TEXT
_____

For the Nerds · Technical Deep Dive
OrbitUMD: Under the Hood
If you landed here because the main page made you think "okay, but how does it actually work." Welcome. This is where I get to talk about the parts I found genuinely interesting to build. The live app is now running at orbitumd.com.
Overview
At its core, OrbitUMD is three systems bolted together cleanly. The catalog scraper converts UMD's dense, inconsistent HTML course catalog into a structured tree of degree requirements. The requirement evaluator walks that tree against a student's transcript and planned schedule to produce a live audit. And the data sync layer keeps course, section, and meeting data fresh by pulling from three external APIs incrementally.
The frontend is React 18 + TypeScript + Vite, Zustand for course schedule builder state, React Context for app-wide toggles, UI built on Tailwind + Radix. The backend is Supabase, using Postgres with Row Level Security, auth via Google OAuth, migration-first schema management. All data engineering runs in Node.js.
Tech Stack
| Layer | Technology |
|---|---|
| Frontend | React 18, TypeScript, Vite, React Router, Zustand, Tailwind CSS, Radix UI, React DnD, Recharts |
| Backend / DB | Supabase, Postgres (migration-first, orbit schema), Row Level Security |
| Auth | Supabase Auth (Google OAuth) |
| Data Engineering | Node.js, Cheerio (scraper), Python + Jupyter (early prototyping), pg driver |
| Testing | Vitest, Testing Library, regression corpus pipeline with quality scoring |
The Catalog Scraper
UMD's course catalog is structured HTML, not an API. Every major and minor has a requirements page that uses headings, tables, paragraphs, and footnote superscripts in a way that looks automatable from a distance and breaks every naive assumption up close. The scraper runs five sequential stages, each consuming the output of the last.
Fetch + Parse
The catalog pages have no reliable CSS class names to select against, so the traversal uses
Cheerio's DOM API to walk sibling elements inside the requirements region and classify each
one by heuristic. A row containing an <a> whose text matches a
department-code pattern (e.g. CMSC 131) is a course row. A row whose
normalized text starts with "or" is an or-alternative. A bold or heading element
with no course link is a section-header. A row mentioning "total" plus a credit
count is a total row.
Each classified row becomes a TableContext object: rowType, courseId, courseName, credits (a number or a range), rawText, footnoteRefs (superscript symbols found in the row), and sectionContext (the nearest heading this row falls under). Whitespace
normalization runs before classification: Unicode non-breaking spaces (\u00A0)
and en-dash credit separators are replaced so downstream patterns have a consistent surface.
Semantic Pass
A stateful accumulator iterates over TableContext[] and produces RequirementSection[]. The accumulator tracks the current section label, a credit
accumulator for the section, a running area index, and a buffer of pending or-alternative rows.
When the accumulator sees an or-alternative row after one or more course rows, it retroactively converts the last course row plus all buffered
alternatives into a single ChoiceGroup. This matches the catalog's layout,
where alternatives appear as subsequent rows beneath the primary option rather than being
grouped by any HTML structure.
Section type inference: a header matching "Area N:" or "Group N:" produces
an area_selection. A flat list with a "select N" constraint becomes a choice_group. A list with no selectability constraint is fixed_courses.

_____

DATASET EXTRACT
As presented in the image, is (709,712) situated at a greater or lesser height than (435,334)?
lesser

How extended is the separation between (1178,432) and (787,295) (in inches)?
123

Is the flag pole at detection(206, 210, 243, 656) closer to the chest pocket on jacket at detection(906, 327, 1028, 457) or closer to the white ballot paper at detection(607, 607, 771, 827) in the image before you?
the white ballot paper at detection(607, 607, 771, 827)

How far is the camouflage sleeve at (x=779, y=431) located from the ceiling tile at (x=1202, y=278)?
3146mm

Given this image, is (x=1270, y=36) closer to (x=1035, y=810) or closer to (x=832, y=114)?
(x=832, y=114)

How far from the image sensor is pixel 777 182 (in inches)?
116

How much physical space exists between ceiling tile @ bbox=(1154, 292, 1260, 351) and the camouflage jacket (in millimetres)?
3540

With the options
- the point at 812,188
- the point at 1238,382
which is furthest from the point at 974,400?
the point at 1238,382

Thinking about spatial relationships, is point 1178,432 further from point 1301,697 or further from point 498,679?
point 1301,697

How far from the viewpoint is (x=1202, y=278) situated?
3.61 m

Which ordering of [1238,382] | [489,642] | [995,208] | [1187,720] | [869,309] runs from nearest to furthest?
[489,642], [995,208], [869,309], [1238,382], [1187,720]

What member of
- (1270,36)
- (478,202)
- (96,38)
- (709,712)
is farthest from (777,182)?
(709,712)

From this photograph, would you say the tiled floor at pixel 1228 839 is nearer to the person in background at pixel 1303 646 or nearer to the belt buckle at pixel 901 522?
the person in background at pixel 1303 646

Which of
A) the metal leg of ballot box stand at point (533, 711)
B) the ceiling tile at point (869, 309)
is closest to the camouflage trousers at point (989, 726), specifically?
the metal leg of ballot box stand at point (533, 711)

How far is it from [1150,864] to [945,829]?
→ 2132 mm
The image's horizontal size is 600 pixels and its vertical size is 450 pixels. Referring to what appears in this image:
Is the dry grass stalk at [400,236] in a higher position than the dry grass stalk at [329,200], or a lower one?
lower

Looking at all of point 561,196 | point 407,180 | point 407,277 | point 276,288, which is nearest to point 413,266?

_____

SET TASK
In the OrbitUMD deep dive, how many sequential stages does the catalog scraper run?

WRITTEN RESPONSE
Five.